Tribunal Procedure: Use of Interpreters

Thursday, December 3rd, 2015

case_law  Daniel Barnett’s Employment Law Bulletin

Thanks to Rad Kohanzad of Serjeants’ Inn Chambers for preparing this case summary.

Was it wrong for an employment tribunal to proceed with a hearing where an interpreter had previously been requested but did not attend?

No, held the EAT in Hak v St Christopher’s Fellowship.

The Claimant, who had some command of English, wanted to be assisted by an interpreter and requested one in advance of a hearing, but none were available. At the outset of the hearing, the Employment Judge asked the Claimant whether he wanted to proceed, to which he replied that he did. The Claimant appealed when his claim was struck out.

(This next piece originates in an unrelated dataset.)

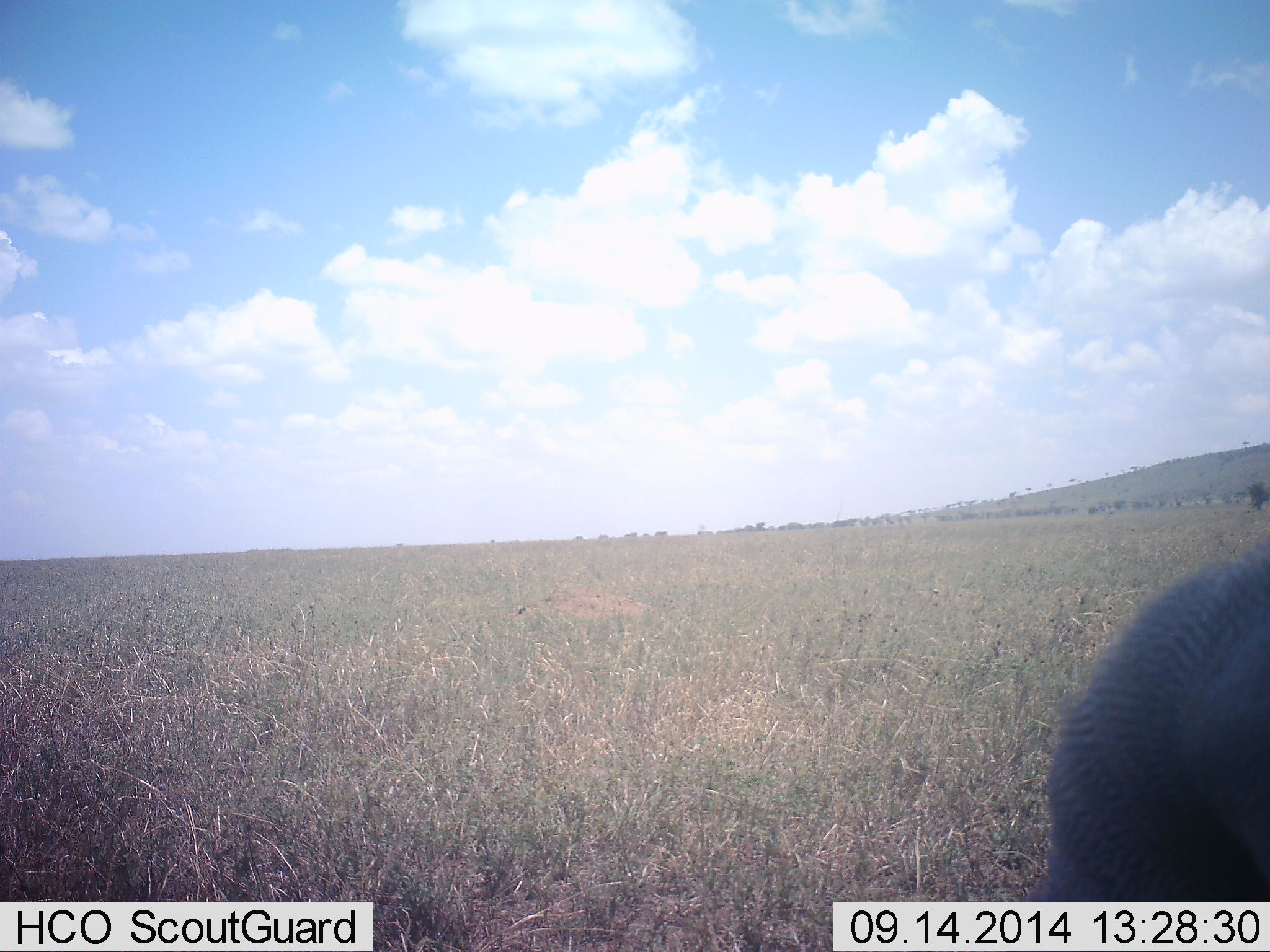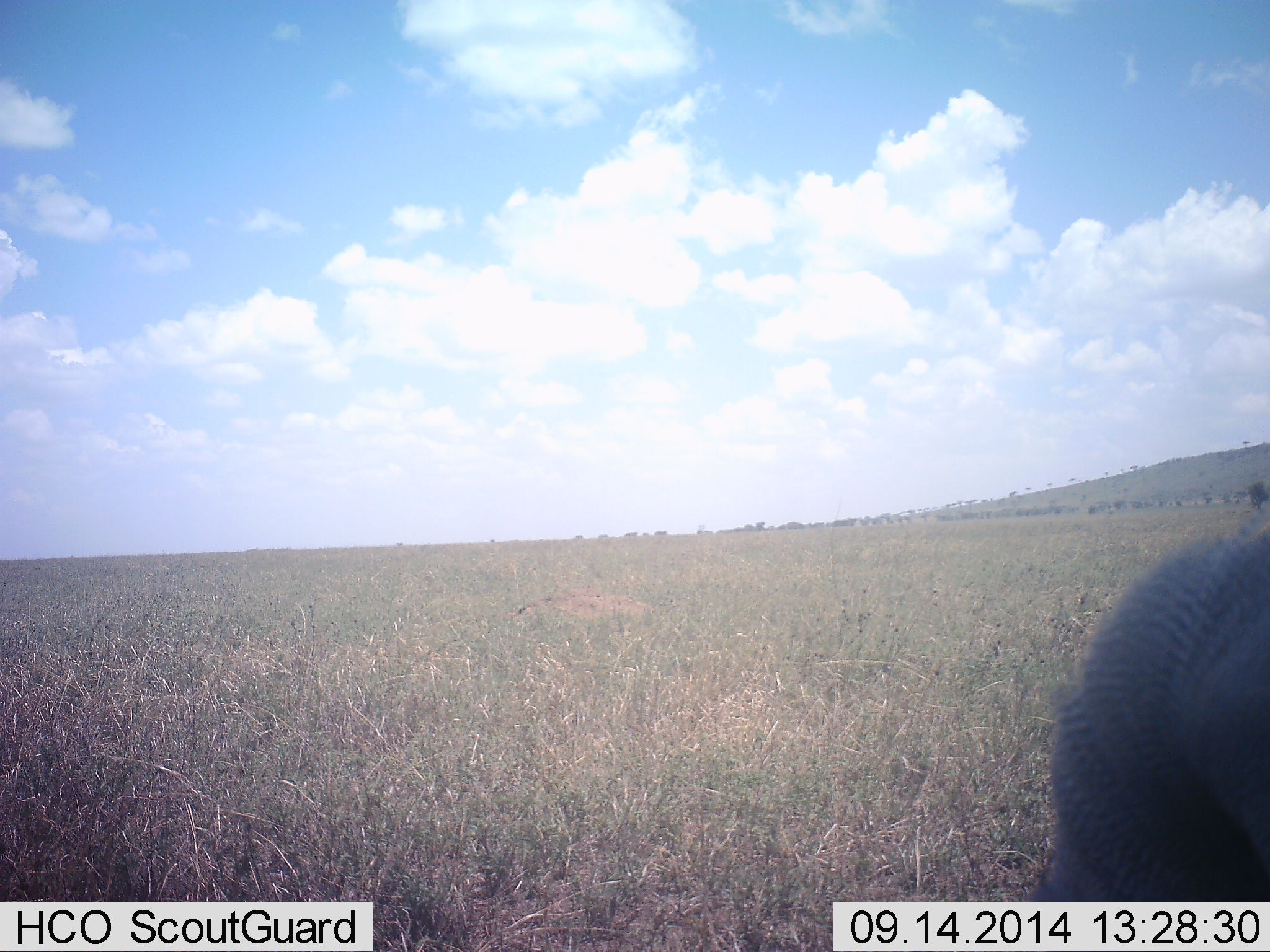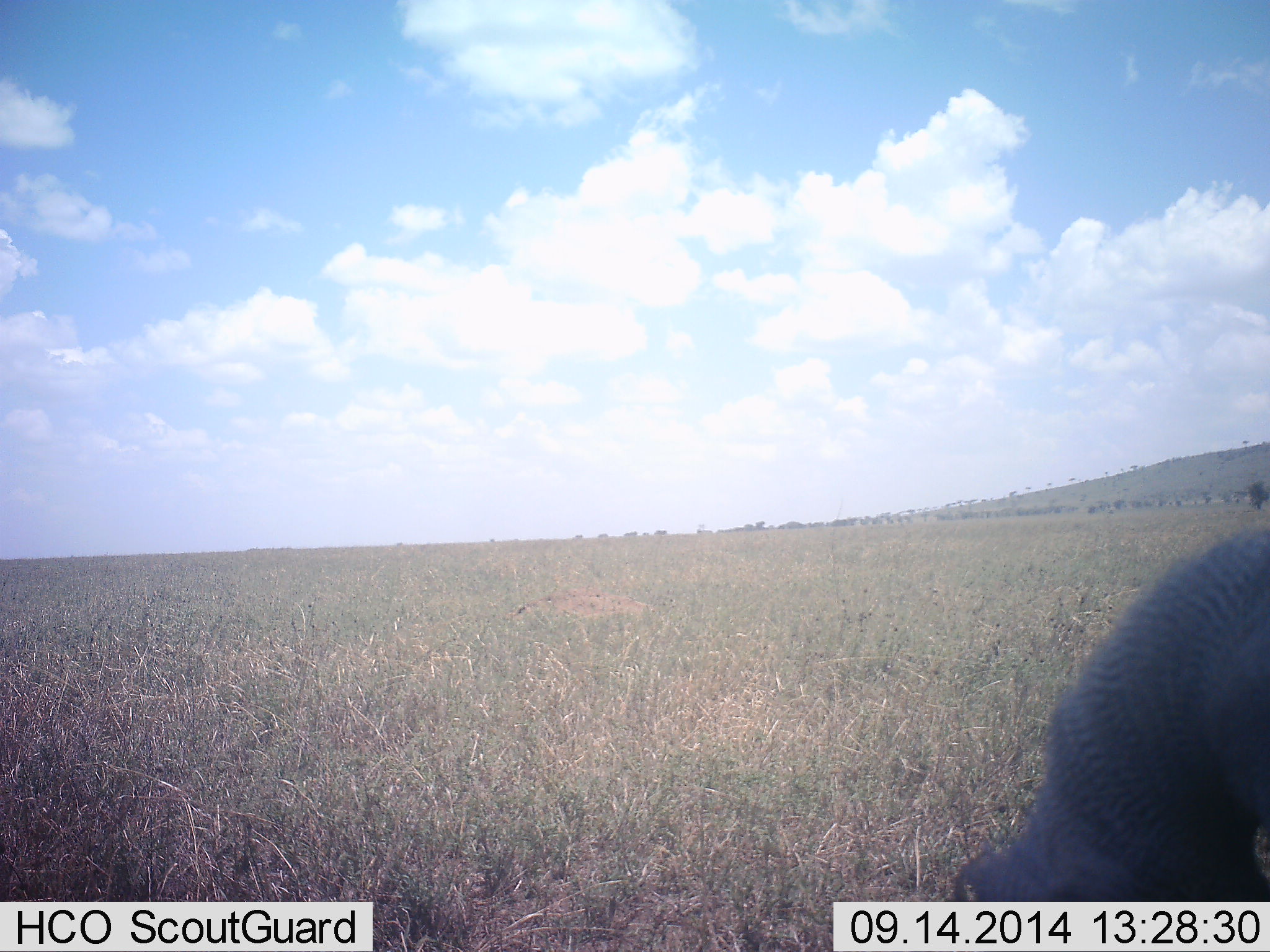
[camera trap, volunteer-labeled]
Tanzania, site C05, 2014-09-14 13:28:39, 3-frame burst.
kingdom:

While reluctant to give any prescriptive guidance, the EAT said that in cases such as this, giving a choice of proceeding, or alternatively waiting until an interpreter may be found if one can be, provides a reasonable opportunity for litigants to have an interpreter if they wish. A judge must be satisfied that the litigant’s understanding of that issue is sufficient for the choice to be real.

However, there may be circumstances where the litigant’s command of English is so poor that they simply cannot give the account which they would wish to give. In such a case, it may be insufficient to offer the litigant the choice of whether to proceed on that day, or to wait until a later date when an interpreter might be found.